9 Die Gläubiger wurden in den Erläuterungen der Beschlussvorlagen (Anlagen K 9, K 10) zutreffend darüber informiert, dass eine neue gemeinsame Vertreterin gewählt werden müsse, weil die bisherige „nicht mehr existiere“, wie auch das Registergericht festgestellt habe (“Grund #2“). Für die Gläubiger war auch hinreichend ersichtlich, dass eine Abberufung aus den in „Grund #1“ genannten Gründen nur hilfsweise erfolgen sollte. Es kann deshalb offenbleiben, ob auch diese Gründe inhaltlich zutreffend waren.

10 b) Der Beschluss ist auch nicht rechtsmissbräuchlich, weil der Anleihegläubiger … mit dem angefochtenen Beschluss Sonderinteressen verfolgt hätte. Unabhängig davon, dass es auf das Gutachten Dr. … nicht ankommt, kann die Klägerin den zutreffenden Erwägungen des Landgerichts nur Vermutungen entgegensetzen, ohne ein solches Sonderinteresse konkret zu benennen. Ohnehin dürfte es entscheidend nur darauf ankommen, dass es keinen gemeinsamen Vertreter mehr gab und ein neuer gewählt werden musste.

11 3. Das Landgericht hat auf die Widerklage des Beklagten auch zu Recht festgestellt, dass die … Schweiz nicht gemeinsame Vertreterin der Anleihegläubiger ist.

12 a) Die Widerklage ist nicht unzulässig erhoben worden.

13 aa) Soweit die Klägerin ihre Auffassung zur Unzulässigkeit darauf stützt, dass der Beklagte entgegen § 253 Abs. 2 Nr. 2 ZPO nicht den maßgeblichen Lebenssachverhalt zur Begründung seiner Widerklage dargetan habe, folgt ihr der Senat nicht. Zum einen war es für das Landgericht und die anwaltlich vertretene Klägerin schon bei Erhebung der Widerklage in der mündlichen Verhandlung vom 2. Oktober 2024 ohne Weiteres ersichtlich, dass sich der Antrag auf das bisherige Vorbringen bezog. Zum anderen hat der Beklagte in dem ihm zur Begründung der Widerklage nachgelassenen Schriftsatz vom 11. November 2024 dazu ausführlich vorgetragen. Die Auffassung der Klägerin, dass bei Erhebung der Widerklage in der mündlichen Verhandlung auch die Begründung unmittelbar erfolgen müsse, trifft jedenfalls dann nicht zu, wenn dem Beklagten hierzu Schriftsatznachlass gewährt wird.

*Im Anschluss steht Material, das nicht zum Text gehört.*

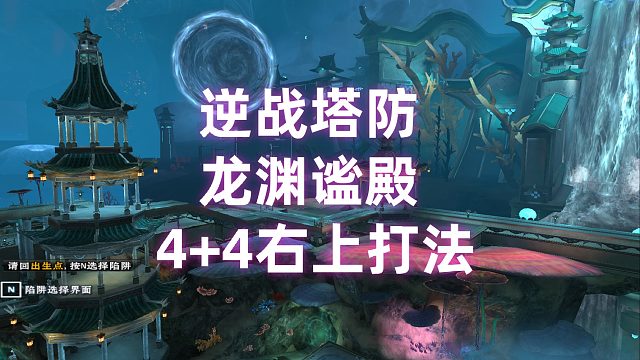 周公子：逆战塔防龙渊谧殿4 4右上打法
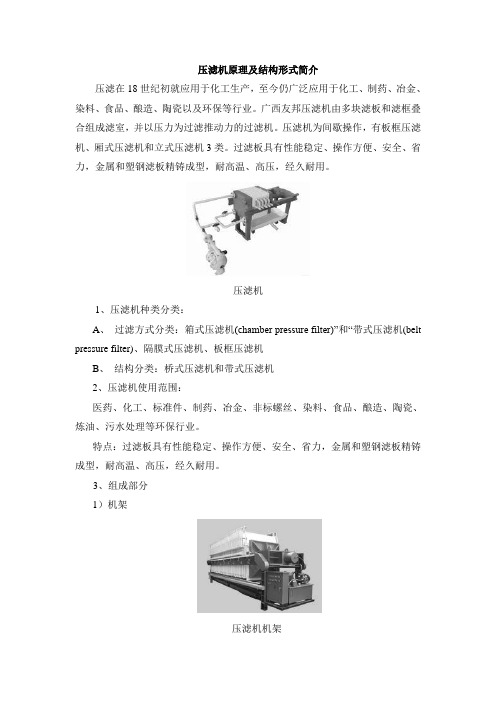 压滤机原理及结构形式简介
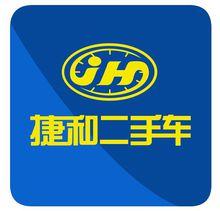 捷和汽車貿易有限公司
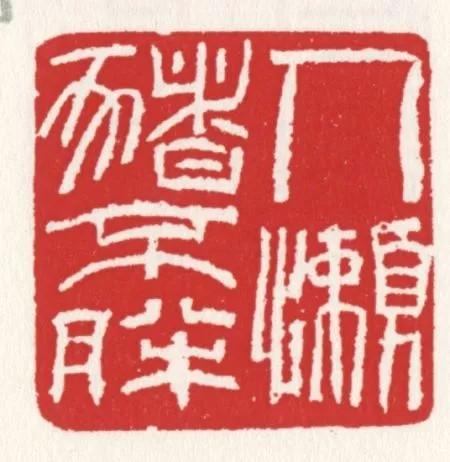 当然，这里为您创作了一篇文章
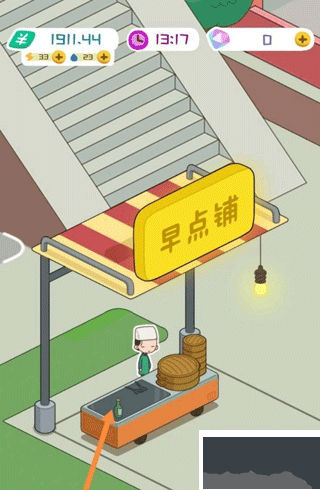 我要當(dāng)房東早餐店怎么改營(yíng)業(yè)時(shí)間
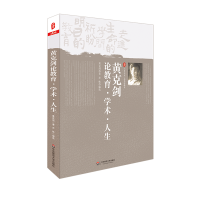 醉染图书黄克剑论教育,学术,人生9787567511750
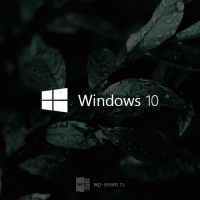 Windows 10 – бесплатно всем желающим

14 bb) Es fehlt auch nicht an einem feststellungsfähigen Rechtsverhältnis. Vorliegend geht es um die Frage, wer die Rechte der Gläubiger als gemeinsamer Vertreter gegenüber der Emittentin wahrnehmen darf bzw. nicht wahrnehmen darf, die somit auch im Verhältnis der Klägerin als Gläubigerin zum Beklagten als Insolvenzverwalter der Emittentin eine Rolle spielt.

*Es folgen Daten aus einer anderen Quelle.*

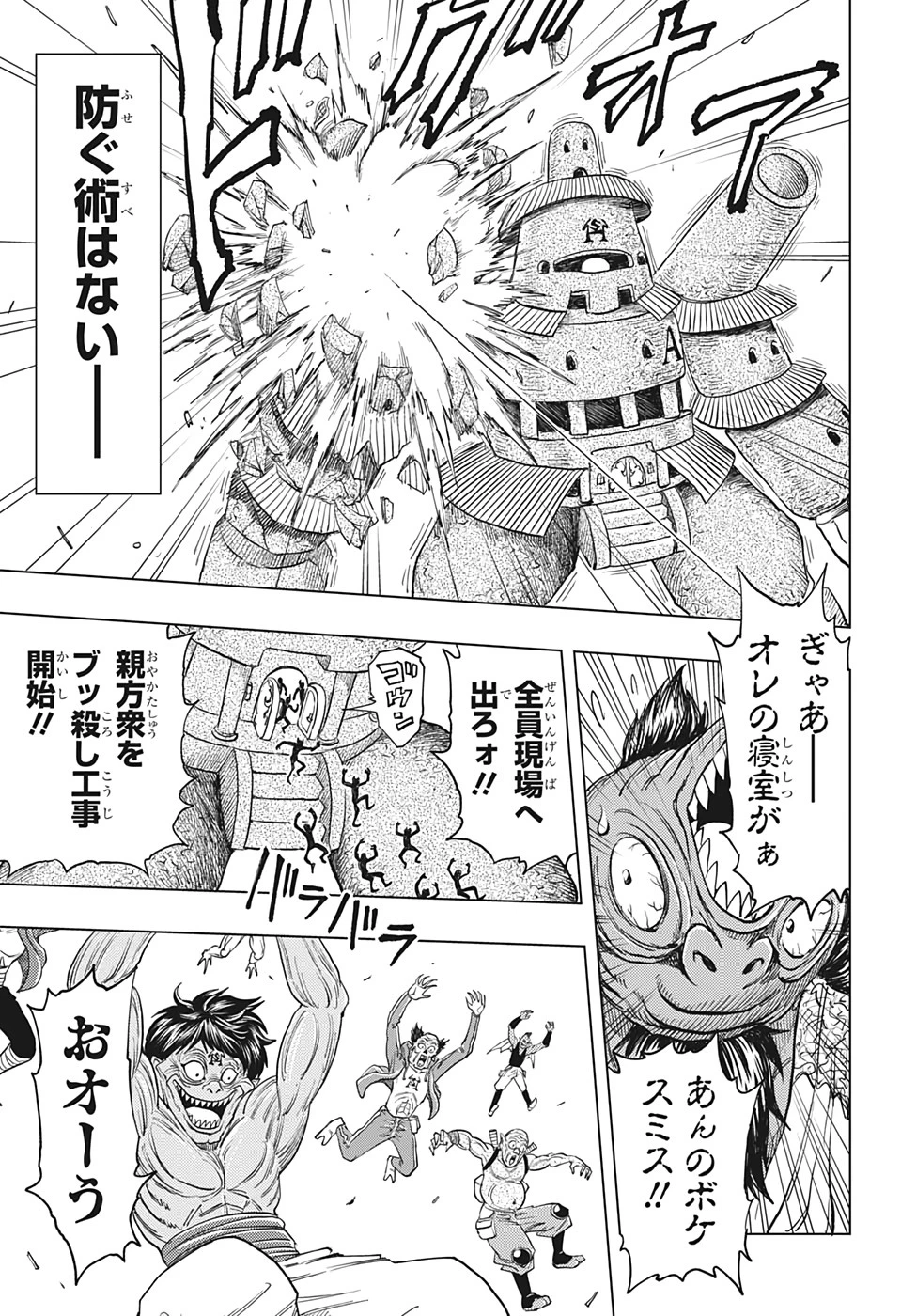 ビルドキング 第17話 - 9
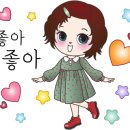 형제수지 네이버블로그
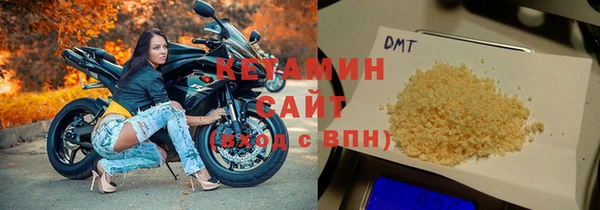 молекула духа Беломорск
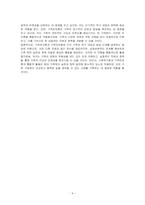 가족위기론과 가족진보론에 대해 비교분석하여 기술하시오-6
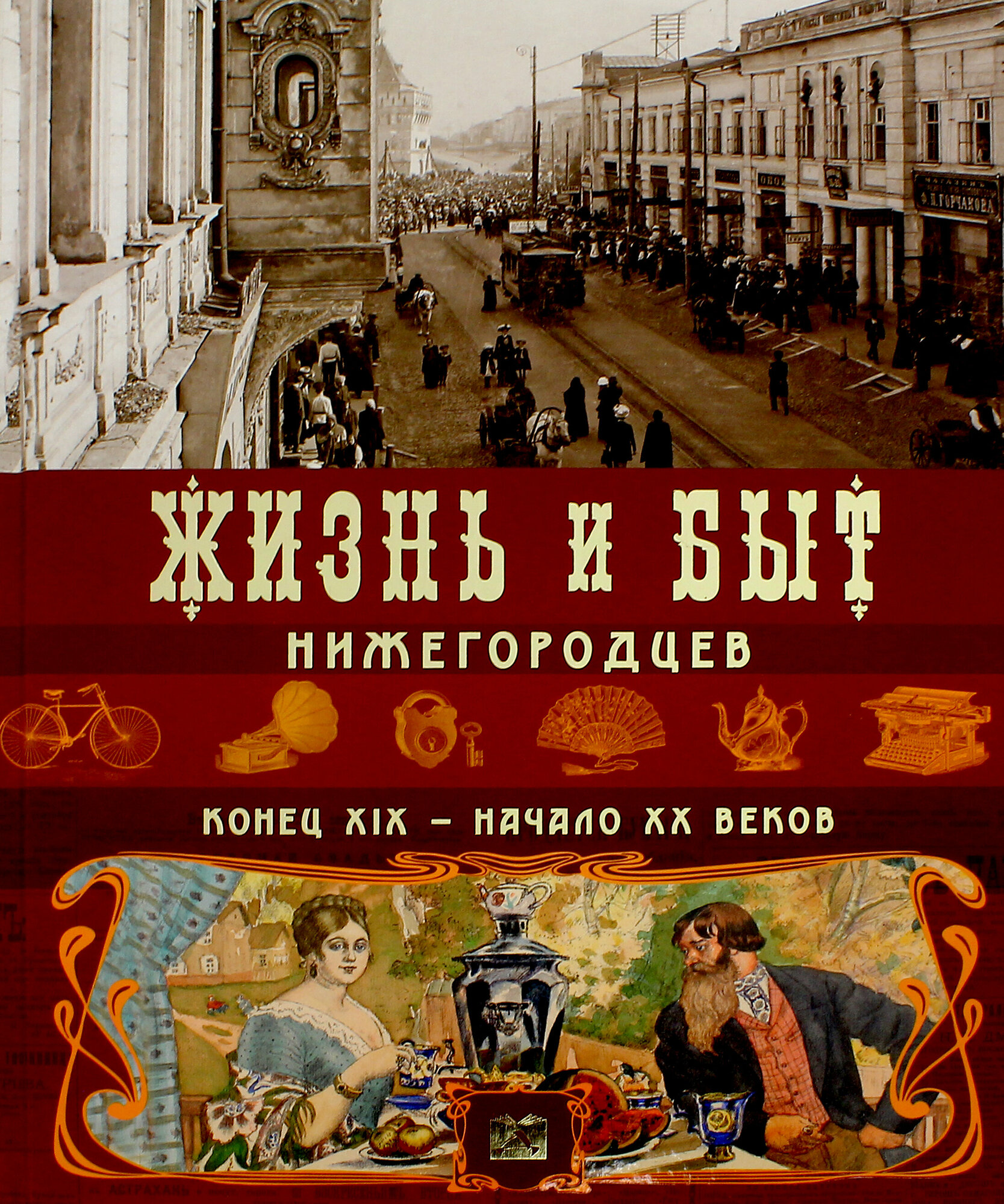 Жизнь и быт нижегородцев. Конец XIX-начало XX вв | Гройсман Я. И.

15 cc) Das Feststellungsinteresse des Beklagten folgt bereits aus dem Umstand, dass die Klägerin auch weiterhin die Auffassung vertritt, dass die … Schweiz gemeinsame Vertreterin der Gläubiger sei.

16 dd) Die von der Klägerin ansonsten behaupteten Verfahrensfehler des Landgerichts spielen schon deshalb keine Rolle, weil die Klägerin mit der Berufungsbegründung keine Argumente vorbringt, die zu einer anderen rechtlichen Bewertung der Widerklage führen müssten.

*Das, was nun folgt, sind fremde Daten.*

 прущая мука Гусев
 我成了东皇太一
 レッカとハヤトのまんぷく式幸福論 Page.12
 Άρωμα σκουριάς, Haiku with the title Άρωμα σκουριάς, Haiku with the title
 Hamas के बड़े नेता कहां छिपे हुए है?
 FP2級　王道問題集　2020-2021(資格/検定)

17 b) Die Widerklage ist aus den unter 1. dargestellten Gründen begründet.

18 II. Vor diesem Hintergrund rät der Senat der Klägerin, die Berufung schon aus Kostengründen zurückzunehmen. Vorsorglich weist der Senat darauf hin, dass er in ständiger Rechtsprechung die Kosten einer Anschlussberufung nicht nur nach einer Berufungsrücknahme, sondern auch im Rahmen eines Zurückweisungsbeschlusses nach § 522 Abs. 2 ZPO dem Berufungskläger auferlegt. Ansonsten hat sich der Senat im Hinblick auf § 524 Abs. 4 ZPO mit den Erfolgsaussichten der Anschlussberufung noch nicht befasst.